Saturday, March 26, 2016

MY VOYAGE TO THE OTHER SIDE OF THE GLOBE

                I was very excited, when the plane finally took off from Chatrapati Shivaji International Airport at 9.20 p.m. on its 3 hr journey to Abu Dhabi. I am travelling to the other side of the globe, Canada, crossing the vast Atlantic Ocean, after a stop-over at Abu Dhabi. I recalled the time when I was locating the continents in an atlas in my school days. Canada, a part of American continent was really on the opposite part of the globe, where people worked when we all slept.

At Abu Dhabi, I requested for a wheel chair, for which I was eligible as a senior citizen. It enabled me, I thought, to easily locate the gate at which I had to take the second air-craft to Toronto. I was promptly attended to, and I was taken to a place where I was given a seat near a lift. The person said, he would come again and pick me up well in time to board the next plane to Toronto. There was a three-and-a half hour waiting time in that airport. There I got acquainted with an Indian youth, Mr. Avinash, who was also on his journey to Toronto by the same plane, but he was confined to another wheel chair as his leg was injured in a bike accident. I walked around exploring the area and even went down the lift to locate the gate I was directed to in my boarding pass. I could spot some points where we could charge our mobiles. I took advantage of that convenience. Then, I went around the duty-free shops for some more time. Finally, I located the gate and decided to wait there rather than go back to the seat where I was to wait for the wheel-chair service.

The next plane took more than thirteen hours to cover the distance. It was night-time throughout the journey, and my choosing the window-seat did not help me much. I watched a Malayalam and a Hindi movie on the mini-screen in front of my seat, to while away the time. Then, I saw in the map that the plane flew over Norway, Sweden, Iceland and Greenland and crossed the Atlantic Ocean only at the Northern end of the ocean where it cannot be called an ocean but a strait. Here, the Russia meets Canada like we in Mumbai meet Navi Mumbai across the Vashi creek. I wondered why the plane took that circuitous route, instead of flying directly across the ocean. In fact, I was looking forward to have the “plane’s eye-view” of the vast expanse of Atlantic Ocean through the window. I was disappointed.

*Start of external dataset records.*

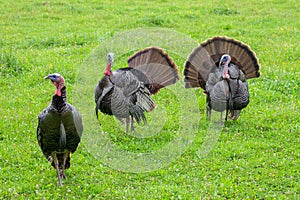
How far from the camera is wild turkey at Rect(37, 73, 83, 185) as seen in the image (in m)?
6.89

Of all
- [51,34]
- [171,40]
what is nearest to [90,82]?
[171,40]

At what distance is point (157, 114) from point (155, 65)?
1.20 meters

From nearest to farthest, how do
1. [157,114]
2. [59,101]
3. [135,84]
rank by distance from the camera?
[59,101] < [135,84] < [157,114]

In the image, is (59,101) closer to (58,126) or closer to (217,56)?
(58,126)

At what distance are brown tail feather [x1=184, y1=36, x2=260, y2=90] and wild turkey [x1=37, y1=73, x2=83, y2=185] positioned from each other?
310 centimetres

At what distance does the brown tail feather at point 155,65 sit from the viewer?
9234 mm

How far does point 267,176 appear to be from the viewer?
770 centimetres

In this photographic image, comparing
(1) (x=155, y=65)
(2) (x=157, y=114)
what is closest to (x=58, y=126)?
(1) (x=155, y=65)

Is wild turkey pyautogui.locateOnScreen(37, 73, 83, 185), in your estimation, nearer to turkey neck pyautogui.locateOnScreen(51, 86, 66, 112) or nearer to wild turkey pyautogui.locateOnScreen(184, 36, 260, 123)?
turkey neck pyautogui.locateOnScreen(51, 86, 66, 112)

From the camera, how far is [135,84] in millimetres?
8953

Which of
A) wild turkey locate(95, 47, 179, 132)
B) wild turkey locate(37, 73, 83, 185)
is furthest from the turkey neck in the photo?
wild turkey locate(95, 47, 179, 132)

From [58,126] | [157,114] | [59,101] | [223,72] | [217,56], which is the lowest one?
[157,114]

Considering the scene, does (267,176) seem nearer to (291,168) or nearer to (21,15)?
(291,168)

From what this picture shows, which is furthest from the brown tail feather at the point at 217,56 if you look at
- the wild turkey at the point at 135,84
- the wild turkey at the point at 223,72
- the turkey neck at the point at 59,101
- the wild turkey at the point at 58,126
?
the turkey neck at the point at 59,101
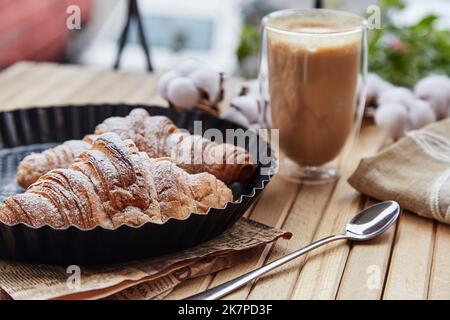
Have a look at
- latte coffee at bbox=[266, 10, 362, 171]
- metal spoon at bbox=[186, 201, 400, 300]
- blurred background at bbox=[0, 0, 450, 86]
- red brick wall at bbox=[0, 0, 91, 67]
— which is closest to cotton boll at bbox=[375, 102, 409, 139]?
latte coffee at bbox=[266, 10, 362, 171]

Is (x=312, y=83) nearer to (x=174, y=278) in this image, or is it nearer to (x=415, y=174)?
(x=415, y=174)

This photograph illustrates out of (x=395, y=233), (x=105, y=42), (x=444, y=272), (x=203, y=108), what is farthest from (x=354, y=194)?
(x=105, y=42)

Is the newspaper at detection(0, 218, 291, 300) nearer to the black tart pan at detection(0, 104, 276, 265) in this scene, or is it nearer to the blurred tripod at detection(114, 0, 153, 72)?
the black tart pan at detection(0, 104, 276, 265)

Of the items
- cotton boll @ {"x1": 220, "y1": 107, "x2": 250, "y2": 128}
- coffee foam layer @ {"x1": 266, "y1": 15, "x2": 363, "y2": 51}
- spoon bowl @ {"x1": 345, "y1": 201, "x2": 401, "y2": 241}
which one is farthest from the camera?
cotton boll @ {"x1": 220, "y1": 107, "x2": 250, "y2": 128}

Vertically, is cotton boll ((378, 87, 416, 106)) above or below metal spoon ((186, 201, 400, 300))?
above

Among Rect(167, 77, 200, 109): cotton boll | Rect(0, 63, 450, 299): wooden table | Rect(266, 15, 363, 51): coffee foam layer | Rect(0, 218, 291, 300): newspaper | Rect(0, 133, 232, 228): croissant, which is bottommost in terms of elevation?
Rect(0, 63, 450, 299): wooden table
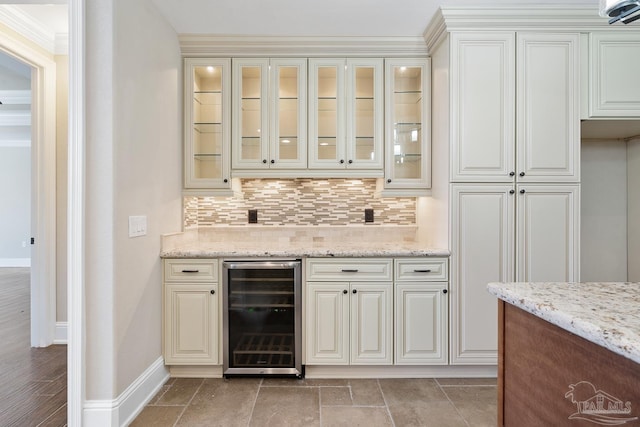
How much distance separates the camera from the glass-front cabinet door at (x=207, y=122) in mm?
2775

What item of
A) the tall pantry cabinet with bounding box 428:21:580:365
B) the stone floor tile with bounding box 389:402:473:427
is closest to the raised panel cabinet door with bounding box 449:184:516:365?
the tall pantry cabinet with bounding box 428:21:580:365

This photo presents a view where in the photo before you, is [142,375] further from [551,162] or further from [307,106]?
[551,162]

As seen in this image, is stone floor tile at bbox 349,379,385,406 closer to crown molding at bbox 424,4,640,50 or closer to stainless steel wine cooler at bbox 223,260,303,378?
stainless steel wine cooler at bbox 223,260,303,378

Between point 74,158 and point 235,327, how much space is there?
1507mm

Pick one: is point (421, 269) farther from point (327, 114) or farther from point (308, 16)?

Suddenly, it dawned upon me. Our earth is a globe, a sphere.  Places near the poles are really much closer to one another than when they are depicted on a flat surface.  You can practically observe it on the surface of a ball. What I mean to sway is that the route the plane had taken to Toronto is of a shorter distance than the apparent distance seen on the map of the world. As you know, Toronto is nearer to the North Pole than to the Equator.

It was unbelievable that I left Mumbai air-port at 9.20 p.m. and travelled for nearly 20 hours (including the waiting period of 3 ½ hours at Abu Dhabi) and still I landed in Toronto at about 8.20 a.m. Local Time, next day. Yes, the time difference between Mumbai and Toronto is 10 ½ hours, the former being in advance.   That is, you in Mumbai celebrated the New Year 10 ½ hours earlier than me in Toronto.